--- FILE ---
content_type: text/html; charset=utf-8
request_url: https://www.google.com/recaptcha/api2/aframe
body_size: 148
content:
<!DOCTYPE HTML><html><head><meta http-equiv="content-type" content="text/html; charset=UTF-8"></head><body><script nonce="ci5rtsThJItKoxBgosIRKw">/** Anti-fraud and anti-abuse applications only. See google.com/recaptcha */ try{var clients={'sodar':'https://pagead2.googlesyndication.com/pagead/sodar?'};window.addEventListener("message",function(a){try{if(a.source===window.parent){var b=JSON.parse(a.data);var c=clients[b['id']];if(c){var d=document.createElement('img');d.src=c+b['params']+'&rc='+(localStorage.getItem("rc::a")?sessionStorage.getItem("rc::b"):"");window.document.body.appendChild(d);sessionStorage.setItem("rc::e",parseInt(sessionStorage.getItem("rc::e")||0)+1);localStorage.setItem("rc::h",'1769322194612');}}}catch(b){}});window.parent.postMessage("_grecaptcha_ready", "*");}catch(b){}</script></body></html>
....
■ WHAT IS EXPECTED: Make a verbatim copy of each record.

■ RESULT OF THIS EXERCISE:
--- FILE ---
content_type: text/html; charset=utf-8
request_url: https://www.google.com/recaptcha/api2/aframe
body_size: 148
content:
<!DOCTYPE HTML><html><head><meta http-equiv="content-type" content="text/html; charset=UTF-8"></head><body><script nonce="ci5rtsThJItKoxBgosIRKw">/** Anti-fraud and anti-abuse applications only. See google.com/recaptcha */ try{var clients={'sodar':'https://pagead2.googlesyndication.com/pagead/sodar?'};window.addEventListener("message",function(a){try{if(a.source===window.parent){var b=JSON.parse(a.data);var c=clients[b['id']];if(c){var d=document.createElement('img');d.src=c+b['params']+'&rc='+(localStorage.getItem("rc::a")?sessionStorage.getItem("rc::b"):"");window.document.body.appendChild(d);sessionStorage.setItem("rc::e",parseInt(sessionStorage.getItem("rc::e")||0)+1);localStorage.setItem("rc::h",'1769322194612');}}}catch(b){}});window.parent.postMessage("_grecaptcha_ready", "*");}catch(b){}</script></body></html>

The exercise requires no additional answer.